The results are truly amazing — no matter what you try, be it a landscape or a photo of your friends or even a painting, SketchMee turns the image into a hand-drawn sketch. There are plenty of options to try, including colored pencils and chalk, ten different kinds of paper, and various levels of shade density and colors.
You can export your photos as JPG or PDF files, though the PDF option does require a $9.99 in-app purchase. At twice the original cost of the application that’s pretty pricey but it allows you to export photos as PDFs of infinite size (you can see every brush stroke!) that can also be fully edited in desktop vector drawing programs.
SketchMee helps you create beautiful “hand drawn” sketches from your photo library and there are plenty of options to keep things fresh and interesting. It makes great use of the iPad’s large display and is a joy to use. Even if you can’t draw a stick figure, SketchMee can make it look like you’re a real artist and is definitely worth the price.
Tiltshift Generator ($2.99)
If you want to play with the depth of focus on your photos to create bizarre miniature still life shots, Tiltshift Generator for the iPad is the app for you. All you have to do is import your photo and then manipulate the sliders at the bottom of the screen to define the blur size and value, and tap your finger on the photo to show what area you want to highlight.
The rest of the photo is artfully blurred just a bit, making it look as though the area you highlighted is actually a real-life miniature scene. The effect can be subtle or over the top. You can also control the saturation, brightness, and contrast of the photo in order to achieve exactly the effect you want.

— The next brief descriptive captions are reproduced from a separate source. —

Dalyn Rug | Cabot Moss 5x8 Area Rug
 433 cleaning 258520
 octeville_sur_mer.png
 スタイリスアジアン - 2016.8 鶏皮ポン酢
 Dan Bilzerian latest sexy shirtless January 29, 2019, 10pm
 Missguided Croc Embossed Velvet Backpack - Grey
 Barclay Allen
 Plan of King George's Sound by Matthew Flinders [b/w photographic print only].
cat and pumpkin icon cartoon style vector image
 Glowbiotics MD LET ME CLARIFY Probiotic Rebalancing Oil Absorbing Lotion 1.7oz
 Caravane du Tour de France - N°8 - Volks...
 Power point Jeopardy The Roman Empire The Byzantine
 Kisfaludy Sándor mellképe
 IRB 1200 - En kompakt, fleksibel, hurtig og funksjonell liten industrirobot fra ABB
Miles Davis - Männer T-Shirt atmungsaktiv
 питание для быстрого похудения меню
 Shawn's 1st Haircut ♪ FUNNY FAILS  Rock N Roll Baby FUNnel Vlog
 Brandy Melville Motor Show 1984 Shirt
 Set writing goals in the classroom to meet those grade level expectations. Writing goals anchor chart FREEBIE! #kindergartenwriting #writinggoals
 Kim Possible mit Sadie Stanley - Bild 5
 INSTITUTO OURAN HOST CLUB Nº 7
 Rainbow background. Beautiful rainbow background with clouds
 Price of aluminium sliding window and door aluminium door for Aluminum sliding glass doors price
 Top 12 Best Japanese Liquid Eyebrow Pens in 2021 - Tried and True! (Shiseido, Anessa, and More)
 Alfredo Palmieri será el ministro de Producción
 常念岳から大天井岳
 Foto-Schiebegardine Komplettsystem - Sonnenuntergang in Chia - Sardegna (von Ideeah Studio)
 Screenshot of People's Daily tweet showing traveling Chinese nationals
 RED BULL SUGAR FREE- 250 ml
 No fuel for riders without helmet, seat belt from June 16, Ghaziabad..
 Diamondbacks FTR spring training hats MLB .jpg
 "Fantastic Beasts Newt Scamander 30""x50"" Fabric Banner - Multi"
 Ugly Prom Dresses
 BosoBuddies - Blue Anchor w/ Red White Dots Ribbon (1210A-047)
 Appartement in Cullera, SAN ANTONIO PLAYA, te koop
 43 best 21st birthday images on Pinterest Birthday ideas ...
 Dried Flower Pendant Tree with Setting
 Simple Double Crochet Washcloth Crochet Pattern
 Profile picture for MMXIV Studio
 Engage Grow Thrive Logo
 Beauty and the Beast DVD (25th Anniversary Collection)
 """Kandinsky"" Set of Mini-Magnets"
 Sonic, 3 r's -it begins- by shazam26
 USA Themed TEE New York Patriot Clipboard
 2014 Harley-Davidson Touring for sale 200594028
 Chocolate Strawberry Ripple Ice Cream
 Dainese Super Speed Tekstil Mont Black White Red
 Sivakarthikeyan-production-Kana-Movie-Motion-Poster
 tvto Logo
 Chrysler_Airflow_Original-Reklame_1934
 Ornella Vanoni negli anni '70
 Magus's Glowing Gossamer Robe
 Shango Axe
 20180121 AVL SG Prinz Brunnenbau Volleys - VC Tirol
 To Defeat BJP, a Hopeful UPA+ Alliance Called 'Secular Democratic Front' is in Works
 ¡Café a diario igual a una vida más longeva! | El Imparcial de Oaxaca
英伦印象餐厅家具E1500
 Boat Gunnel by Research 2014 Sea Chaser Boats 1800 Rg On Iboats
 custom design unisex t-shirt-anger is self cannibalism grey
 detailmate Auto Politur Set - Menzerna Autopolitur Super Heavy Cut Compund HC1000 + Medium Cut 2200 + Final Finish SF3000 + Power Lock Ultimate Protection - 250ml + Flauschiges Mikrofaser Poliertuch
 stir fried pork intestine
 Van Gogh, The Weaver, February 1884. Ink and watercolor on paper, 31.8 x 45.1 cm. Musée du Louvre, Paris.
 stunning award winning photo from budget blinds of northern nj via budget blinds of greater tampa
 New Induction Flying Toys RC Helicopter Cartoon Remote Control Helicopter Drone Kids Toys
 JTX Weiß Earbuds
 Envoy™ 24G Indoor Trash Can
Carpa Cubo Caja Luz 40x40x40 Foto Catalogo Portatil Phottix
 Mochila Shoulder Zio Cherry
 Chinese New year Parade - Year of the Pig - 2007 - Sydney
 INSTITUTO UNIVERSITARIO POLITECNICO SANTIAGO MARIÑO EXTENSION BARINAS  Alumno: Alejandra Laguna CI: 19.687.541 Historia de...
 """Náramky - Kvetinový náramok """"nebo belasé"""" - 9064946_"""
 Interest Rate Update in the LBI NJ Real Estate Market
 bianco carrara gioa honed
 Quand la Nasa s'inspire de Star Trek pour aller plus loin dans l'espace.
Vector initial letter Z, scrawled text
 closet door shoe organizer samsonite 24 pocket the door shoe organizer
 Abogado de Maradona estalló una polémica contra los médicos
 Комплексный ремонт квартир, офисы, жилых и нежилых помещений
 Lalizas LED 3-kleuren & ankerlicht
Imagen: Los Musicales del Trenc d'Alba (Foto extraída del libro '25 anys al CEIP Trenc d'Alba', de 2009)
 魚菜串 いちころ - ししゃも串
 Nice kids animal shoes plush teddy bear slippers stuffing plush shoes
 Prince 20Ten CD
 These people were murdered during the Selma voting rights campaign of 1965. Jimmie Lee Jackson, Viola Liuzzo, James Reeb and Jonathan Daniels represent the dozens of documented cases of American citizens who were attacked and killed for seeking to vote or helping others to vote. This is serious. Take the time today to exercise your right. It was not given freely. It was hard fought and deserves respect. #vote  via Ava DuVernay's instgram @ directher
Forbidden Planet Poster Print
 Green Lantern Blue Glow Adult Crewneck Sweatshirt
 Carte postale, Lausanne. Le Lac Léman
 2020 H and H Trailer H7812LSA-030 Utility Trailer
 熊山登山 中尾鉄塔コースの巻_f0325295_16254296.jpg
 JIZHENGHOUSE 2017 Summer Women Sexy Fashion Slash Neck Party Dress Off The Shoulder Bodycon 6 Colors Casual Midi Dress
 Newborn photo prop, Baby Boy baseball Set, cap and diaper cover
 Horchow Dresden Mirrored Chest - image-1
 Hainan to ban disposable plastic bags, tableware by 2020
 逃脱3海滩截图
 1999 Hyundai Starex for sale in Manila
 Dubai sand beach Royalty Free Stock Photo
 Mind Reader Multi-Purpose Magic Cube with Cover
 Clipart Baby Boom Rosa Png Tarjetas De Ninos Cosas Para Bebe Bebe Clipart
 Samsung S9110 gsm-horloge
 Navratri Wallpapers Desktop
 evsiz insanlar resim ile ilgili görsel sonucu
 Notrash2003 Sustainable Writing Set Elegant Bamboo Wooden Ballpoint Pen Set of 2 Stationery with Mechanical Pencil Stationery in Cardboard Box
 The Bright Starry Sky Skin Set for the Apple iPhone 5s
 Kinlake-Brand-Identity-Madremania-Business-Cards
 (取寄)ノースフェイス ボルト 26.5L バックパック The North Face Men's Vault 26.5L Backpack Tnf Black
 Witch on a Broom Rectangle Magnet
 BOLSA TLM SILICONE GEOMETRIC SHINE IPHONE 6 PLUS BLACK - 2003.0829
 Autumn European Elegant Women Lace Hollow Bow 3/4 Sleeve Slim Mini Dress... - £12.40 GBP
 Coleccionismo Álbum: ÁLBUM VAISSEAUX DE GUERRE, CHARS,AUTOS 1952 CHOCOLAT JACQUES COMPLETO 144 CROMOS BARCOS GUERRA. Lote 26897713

Tiltshift Generator is fun and you can do some very cool things with it. You results may vary, depending on your photos — during testing I found that the effect worked better with some of my photos and didn’t look right at all on others.
Once you’re done “tiltshifting” you can export your finished photo by either email or Twitter. I really like Tiltshift Generator — it’s both fun and easy to use — but it’s the sort of app that not everyone will use all that often.
Unicorn Shots HD ($2.99)
If your idea of having fun with photos is using a magic marker to draw on a mustache and devil horns, then Unicorn Shots HD is the app for you. It isn’t an editing app so much as a funhouse app. Choose your photo and then use the menu on the left side of the screen to choose funky eyeballs, silly hats, and much more to place on your photos.
You can easily resize objects, flip them, and manipulate them by touch to create the silliest photos ever. When you’re done, you can save the new photo to your device, send it via email, or upload it directly to Facebook.
If you have kids, or are a big kid at heart, take a closer look at Unicorn Shots HD. It’s a bit overpriced at the moment, and could use some more extras to choose from, but overall it’s a fun little app that allows you to unleash the inner idiot and start decorating your village with the silliest photos imaginable.